Document text:
• • • • •

Re: [PATCH v5 05/15] mm/frame-vector: Use FOLL_LONGTERM

From: John Hubbard
Date: Fri Oct 30 2020 - 22:55:32 EST


On 10/30/20 3:08 AM, Daniel Vetter wrote:
This is used by media/videbuf2 for persistent dma mappings, not just
for a single dma operation and then freed again, so needs
FOLL_LONGTERM.

Unfortunately current pup_locked doesn't support FOLL_LONGTERM due to
locking issues. Rework the code to pull the pup path out from the
mmap_sem critical section as suggested by Jason.

By relying entirely on the vma checks in pin_user_pages and follow_pfn

There are vma checks in pin_user_pages(), but this patch changes things
to call pin_user_pages_fast(). And that does not have the vma checks.

• • • • •

Information shown:

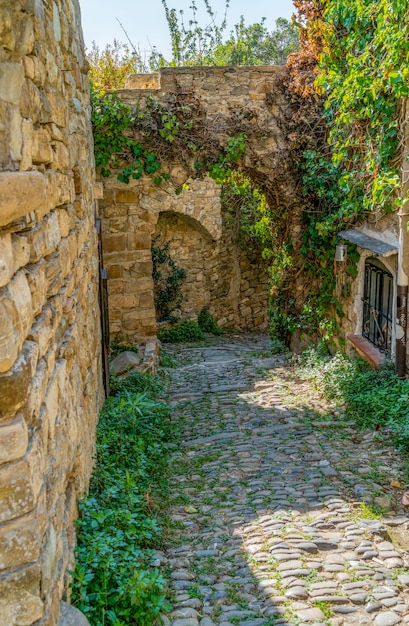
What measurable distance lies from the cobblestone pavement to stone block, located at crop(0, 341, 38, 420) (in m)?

• • • • •

Task requirements:
1: Name every person mentioned in the patch review message.
2: Rewrite the patch review message from "On 10/30/20 3:08" to "the vma checks.", putting "VMA checks" in place of "vma checks".

Responses to the tasks:
1: John Hubbard, Daniel Vetter, Jason

2:
On 10/30/20 3:08 AM, Daniel Vetter wrote:
This is used by media/videbuf2 for persistent dma mappings, not just
for a single dma operation and then freed again, so needs
FOLL_LONGTERM.

Unfortunately current pup_locked doesn't support FOLL_LONGTERM due to
locking issues. Rework the code to pull the pup path out from the
mmap_sem critical section as suggested by Jason.

By relying entirely on the VMA checks in pin_user_pages and follow_pfn

There are VMA checks in pin_user_pages(), but this patch changes things
to call pin_user_pages_fast(). And that does not have the VMA checks.